I tested your .obj file in AssetImporter yesterday to see if Assimp or the importer was somehow manipulating the normals, and confirmed neither manipulates it. Turns out the winding order and the face normals match exactly even for the faces that were flipped and something that I tried to detect and add a routine to fix, and passing the -nf (FixInfacingNormals) option had no affect on what Assimp returned: the mesh it generated were exactly the same.
I can assume the problem lies in how the mesh is constructed in your 3D modeling tool, and perhaps, not cleaned (Maya has mesh clean process to correct badly configured geoms).

GodMan

I’ve been using 3ds max since 2008. I am positive that your issue is the way the model is created. Sometimes when beginners start 3d modeling they don’t realize that making 3d geometry has a right way and a wrong way.

Would you be willing to use a better 3d modeling program?

claudeHasler

Sadly its not down to wanting to use a certain modelling program, as the files im getting are exported from a CAD program, which is my sole source of information. This CAD project will then be imported into my software where the data can be visualized for a specific task. So really i need to find a way to properly use the models i get. Do you see any realistic path to achieving this? I’d be open to solutions which are “lazy”, it’s just important that the models can be viewed successfully.

Is there a way to use “unlit” shading, but still get a differentiation of brightness depending on the angle of a specific face?

Dave82

You can modify the Lighting (hlsl or glsl) shader to hack something out but it won’t be easy. Find the function called GetDiffuse in the shader and modify the light calculation to your needs.

● ● ●

§ Directions:
- 1) From the forum thread on flipped mesh normals, extract the passage from "Sadly its not" to "to your needs." word for word.
- 2) Write what comes next in the forum thread on flipped mesh normals, starting after its final sentence.
The lines that come after this point are separate material, apart from the forum thread on flipped mesh normals.

§ Dataset excerpt:
● ● ●

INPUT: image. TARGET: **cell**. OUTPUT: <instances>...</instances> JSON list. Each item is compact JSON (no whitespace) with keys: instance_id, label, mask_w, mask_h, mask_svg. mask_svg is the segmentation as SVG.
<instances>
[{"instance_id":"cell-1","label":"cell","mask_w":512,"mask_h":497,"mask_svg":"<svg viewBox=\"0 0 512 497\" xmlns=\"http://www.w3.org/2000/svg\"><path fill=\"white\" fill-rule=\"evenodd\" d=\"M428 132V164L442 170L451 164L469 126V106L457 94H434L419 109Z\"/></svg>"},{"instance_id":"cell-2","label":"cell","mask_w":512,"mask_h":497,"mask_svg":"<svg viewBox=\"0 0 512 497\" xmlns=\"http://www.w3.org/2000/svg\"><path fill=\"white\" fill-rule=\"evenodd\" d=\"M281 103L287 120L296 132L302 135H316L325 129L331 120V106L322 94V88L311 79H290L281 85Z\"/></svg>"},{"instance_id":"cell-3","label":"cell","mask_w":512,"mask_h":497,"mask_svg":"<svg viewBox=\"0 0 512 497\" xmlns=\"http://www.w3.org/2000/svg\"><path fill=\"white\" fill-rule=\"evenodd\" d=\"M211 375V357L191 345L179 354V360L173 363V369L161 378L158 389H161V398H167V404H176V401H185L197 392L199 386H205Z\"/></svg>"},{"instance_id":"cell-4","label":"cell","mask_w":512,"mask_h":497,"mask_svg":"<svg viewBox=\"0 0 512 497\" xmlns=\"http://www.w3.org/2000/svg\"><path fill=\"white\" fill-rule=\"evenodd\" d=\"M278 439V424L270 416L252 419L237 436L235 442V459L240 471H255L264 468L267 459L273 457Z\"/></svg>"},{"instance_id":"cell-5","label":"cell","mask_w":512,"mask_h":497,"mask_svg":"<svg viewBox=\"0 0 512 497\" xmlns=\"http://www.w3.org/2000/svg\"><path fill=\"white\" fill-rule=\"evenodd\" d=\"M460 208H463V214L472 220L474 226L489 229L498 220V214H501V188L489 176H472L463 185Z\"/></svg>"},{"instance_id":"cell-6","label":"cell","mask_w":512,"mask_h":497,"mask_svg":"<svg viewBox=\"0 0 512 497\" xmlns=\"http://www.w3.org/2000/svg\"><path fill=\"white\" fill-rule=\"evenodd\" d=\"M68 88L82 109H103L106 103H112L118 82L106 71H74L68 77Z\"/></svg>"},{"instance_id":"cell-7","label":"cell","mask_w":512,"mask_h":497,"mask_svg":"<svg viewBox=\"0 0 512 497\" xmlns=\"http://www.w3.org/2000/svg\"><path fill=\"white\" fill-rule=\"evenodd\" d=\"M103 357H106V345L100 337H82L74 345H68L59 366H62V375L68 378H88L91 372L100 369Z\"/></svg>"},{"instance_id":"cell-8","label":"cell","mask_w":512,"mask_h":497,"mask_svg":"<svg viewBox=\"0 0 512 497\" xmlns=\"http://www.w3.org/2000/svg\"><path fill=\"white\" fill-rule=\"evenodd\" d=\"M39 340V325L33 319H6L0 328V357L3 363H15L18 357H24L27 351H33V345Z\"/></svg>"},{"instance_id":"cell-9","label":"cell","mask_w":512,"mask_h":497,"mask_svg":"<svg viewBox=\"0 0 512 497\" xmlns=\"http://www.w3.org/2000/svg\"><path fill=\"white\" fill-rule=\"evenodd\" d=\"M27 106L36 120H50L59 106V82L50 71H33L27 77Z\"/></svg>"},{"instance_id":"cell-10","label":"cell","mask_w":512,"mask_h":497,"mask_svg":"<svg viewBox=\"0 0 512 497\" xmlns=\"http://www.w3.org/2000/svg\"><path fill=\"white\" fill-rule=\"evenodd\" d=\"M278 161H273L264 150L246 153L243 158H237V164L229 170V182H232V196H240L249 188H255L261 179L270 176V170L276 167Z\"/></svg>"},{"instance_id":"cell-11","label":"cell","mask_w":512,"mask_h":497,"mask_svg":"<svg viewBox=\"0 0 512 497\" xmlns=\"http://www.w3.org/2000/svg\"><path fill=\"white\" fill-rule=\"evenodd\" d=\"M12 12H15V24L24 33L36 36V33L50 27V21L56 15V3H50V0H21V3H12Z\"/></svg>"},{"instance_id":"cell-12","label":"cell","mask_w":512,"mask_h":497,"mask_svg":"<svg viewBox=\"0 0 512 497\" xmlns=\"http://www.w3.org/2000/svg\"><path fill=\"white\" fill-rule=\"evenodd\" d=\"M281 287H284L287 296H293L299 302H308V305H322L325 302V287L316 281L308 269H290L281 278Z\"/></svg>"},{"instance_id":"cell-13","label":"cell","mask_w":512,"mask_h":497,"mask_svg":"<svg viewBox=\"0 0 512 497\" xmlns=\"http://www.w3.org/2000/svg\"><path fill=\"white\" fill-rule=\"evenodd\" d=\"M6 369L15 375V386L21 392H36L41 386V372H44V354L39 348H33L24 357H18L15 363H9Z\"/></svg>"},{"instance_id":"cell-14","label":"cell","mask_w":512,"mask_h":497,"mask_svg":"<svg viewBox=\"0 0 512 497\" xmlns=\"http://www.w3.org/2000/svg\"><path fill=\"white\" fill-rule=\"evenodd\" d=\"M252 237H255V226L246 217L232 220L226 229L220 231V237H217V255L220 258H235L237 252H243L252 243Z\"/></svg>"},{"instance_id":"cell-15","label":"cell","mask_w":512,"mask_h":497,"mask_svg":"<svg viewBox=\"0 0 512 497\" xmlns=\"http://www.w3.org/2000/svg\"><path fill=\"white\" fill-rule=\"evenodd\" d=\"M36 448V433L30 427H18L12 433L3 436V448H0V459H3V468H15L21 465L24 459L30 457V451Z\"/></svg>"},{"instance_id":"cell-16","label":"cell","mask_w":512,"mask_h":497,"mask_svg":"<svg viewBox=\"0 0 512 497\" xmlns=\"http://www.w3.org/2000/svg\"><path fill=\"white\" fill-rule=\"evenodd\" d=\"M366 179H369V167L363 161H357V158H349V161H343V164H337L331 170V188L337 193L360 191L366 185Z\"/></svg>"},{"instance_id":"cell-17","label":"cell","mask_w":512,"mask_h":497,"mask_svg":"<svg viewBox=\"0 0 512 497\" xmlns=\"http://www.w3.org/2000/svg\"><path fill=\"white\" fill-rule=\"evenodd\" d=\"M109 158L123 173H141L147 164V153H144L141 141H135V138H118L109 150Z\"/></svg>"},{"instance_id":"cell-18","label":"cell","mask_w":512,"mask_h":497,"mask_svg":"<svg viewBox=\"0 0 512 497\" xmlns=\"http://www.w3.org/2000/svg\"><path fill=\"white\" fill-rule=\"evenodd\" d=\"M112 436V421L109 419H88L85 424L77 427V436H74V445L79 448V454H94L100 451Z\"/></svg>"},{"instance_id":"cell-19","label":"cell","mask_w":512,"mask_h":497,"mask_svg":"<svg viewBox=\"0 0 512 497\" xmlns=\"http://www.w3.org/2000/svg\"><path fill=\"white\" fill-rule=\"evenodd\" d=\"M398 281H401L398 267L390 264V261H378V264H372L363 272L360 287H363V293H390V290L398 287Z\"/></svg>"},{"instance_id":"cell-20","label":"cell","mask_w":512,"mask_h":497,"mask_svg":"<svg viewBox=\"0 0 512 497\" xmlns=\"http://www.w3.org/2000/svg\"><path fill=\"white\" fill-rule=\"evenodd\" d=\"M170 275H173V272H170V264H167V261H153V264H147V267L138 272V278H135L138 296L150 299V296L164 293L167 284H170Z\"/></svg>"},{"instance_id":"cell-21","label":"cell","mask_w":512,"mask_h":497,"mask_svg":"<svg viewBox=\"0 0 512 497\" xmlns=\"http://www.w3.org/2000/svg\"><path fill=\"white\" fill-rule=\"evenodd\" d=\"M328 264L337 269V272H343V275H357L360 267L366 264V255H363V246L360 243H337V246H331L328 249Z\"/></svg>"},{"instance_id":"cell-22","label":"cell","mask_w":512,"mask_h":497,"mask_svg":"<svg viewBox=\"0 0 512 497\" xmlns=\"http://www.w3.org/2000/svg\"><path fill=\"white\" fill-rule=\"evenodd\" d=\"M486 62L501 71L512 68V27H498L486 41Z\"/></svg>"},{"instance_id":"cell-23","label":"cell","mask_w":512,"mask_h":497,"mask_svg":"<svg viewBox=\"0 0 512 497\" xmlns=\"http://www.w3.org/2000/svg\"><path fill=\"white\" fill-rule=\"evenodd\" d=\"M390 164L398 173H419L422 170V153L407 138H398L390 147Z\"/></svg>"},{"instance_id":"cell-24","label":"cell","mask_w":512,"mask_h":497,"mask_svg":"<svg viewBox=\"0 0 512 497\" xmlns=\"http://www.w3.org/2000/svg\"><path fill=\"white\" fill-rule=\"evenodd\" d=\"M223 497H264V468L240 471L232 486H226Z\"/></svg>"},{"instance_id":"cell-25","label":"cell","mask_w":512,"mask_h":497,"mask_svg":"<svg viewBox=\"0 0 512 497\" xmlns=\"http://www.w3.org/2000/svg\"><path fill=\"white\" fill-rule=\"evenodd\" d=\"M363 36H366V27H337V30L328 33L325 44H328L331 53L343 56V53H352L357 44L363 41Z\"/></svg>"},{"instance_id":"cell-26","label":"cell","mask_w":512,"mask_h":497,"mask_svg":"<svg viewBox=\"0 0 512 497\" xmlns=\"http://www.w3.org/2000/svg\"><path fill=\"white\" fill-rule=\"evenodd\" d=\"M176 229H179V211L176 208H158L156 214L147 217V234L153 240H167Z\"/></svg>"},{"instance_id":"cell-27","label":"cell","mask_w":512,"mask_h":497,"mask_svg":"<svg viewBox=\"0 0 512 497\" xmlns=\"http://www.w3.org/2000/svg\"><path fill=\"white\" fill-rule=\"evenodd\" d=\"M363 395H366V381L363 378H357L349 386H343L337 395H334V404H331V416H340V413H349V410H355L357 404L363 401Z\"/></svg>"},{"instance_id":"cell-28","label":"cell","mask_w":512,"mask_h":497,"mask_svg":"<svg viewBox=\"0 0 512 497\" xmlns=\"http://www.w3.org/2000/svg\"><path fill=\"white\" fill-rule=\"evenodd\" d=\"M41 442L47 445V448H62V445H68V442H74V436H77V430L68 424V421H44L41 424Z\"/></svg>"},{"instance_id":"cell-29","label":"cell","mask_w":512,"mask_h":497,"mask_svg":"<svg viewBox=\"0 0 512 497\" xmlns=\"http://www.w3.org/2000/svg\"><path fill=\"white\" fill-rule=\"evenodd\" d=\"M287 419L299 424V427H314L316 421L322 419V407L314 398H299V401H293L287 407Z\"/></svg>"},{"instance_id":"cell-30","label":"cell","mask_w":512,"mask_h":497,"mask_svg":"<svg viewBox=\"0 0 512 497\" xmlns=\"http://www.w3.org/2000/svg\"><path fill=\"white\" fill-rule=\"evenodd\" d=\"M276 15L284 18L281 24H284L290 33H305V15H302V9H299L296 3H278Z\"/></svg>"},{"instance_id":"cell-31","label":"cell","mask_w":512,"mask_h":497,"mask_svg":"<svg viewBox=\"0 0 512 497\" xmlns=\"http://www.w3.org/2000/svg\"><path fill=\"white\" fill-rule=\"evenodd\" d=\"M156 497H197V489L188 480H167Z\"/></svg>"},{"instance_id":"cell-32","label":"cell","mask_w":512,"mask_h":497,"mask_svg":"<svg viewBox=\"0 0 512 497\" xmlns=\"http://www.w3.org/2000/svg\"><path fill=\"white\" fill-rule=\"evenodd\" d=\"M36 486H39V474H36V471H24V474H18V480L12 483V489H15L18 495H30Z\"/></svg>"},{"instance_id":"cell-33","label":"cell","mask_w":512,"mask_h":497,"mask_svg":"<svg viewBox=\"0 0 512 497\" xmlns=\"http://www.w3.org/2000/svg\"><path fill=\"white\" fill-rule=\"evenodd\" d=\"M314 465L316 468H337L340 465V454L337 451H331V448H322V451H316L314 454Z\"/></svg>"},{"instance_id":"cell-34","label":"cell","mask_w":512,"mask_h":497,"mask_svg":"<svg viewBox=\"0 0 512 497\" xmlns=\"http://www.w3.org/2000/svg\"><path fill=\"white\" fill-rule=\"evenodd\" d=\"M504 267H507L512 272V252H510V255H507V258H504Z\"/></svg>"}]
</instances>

● ● ●

§ Task answers:
- 1)
Sadly its not down to wanting to use a certain modelling program, as the files im getting are exported from a CAD program, which is my sole source of information. This CAD project will then be imported into my software where the data can be visualized for a specific task. So really i need to find a way to properly use the models i get. Do you see any realistic path to achieving this? I’d be open to solutions which are “lazy”, it’s just important that the models can be viewed successfully.

Is there a way to use “unlit” shading, but still get a differentiation of brightness depending on the angle of a specific face?

Dave82

You can modify the Lighting (hlsl or glsl) shader to hack something out but it won’t be easy. Find the function called GetDiffuse in the shader and modify the light calculation to your needs.

- 2)
float GetDiffuse(float3 normal, float3 worldPos, out float3 lightDir)

You can play with the lightDir and normal variables to come up with something. Happy experimenting…
But i still think that there is no real solution for broken models… Those flipped faces are totally random and unpredictable.

SirNate0

If the faces don’t need to have consistent lighting it should be pretty simple, probably just adding an absolute value on a dot product is my guess.

What CAD program are you using for this? It’s possible you can make it output correct geometry.

Lumak

I think Dave’s on the right track. You can flip the normals in the vertex shader section of the LitSolid shader file, as an example:

void VS()
{
. . .
  vec3 n = cCameraPos - worldPos;
  if (dot(n, vNormal) < 0.0)
  {
    vNormal *= -1.0;
  }
}

Of course you’ll have to set cull=“none” in your material, as you’ve done previously.

Edit: It might be more convenient to write it as:

  vNormal = -vNormal;
Dave82

I had the same idea but this should not work in all situations. Consider a plain receiving light from one side and the user views it from the other side. This solution simply lights all faces (faces that are facing towards the light by default will receive light and which are facing away from the light will be flipped which ends up in all faces being lit)

SirNate0

I believe Lumak’s solution (possibly changing worldPos to the worldPos of the vertex, I’m not sure what all the variables are in the shaders) is actually the correct solution lighting-wise. As long as the models don’t have holes in them, it should always result in the faces having their normals pointing towards the camera, which should always be “outside” of the model on a closed model (which is presumably the only type of model you would get from a CAD program).

Lumak

ok, that got me curious and I had to test the planes and see how it’ll look with the code snippet that I posted:


every model above the floor plane uses the flippedNormal technique, and I think they look ok, even the plane.

  • one on the left - seeing the side where the normal is not flipped and looking at the lit side.
  • one on the right - seeing the back side where the normal is flipped and looking at the unlit side.

edit: 1 more test: flipping one of the planes complete around to face the light – shading looks the same, however, you’ll need not cull the shadow. Need to add it to the material:

	<cull value="none" />
	<shadowcull value="none" />
Lumak

And Hasler’s model:

claudeHasler

Wow, first of all i’ve got to say i’ve never seen a community as active and helpful as this one before! Thank you so much!

Ive tried to recreate you solution:
create a new shader file glsl / hlsl:

void VS()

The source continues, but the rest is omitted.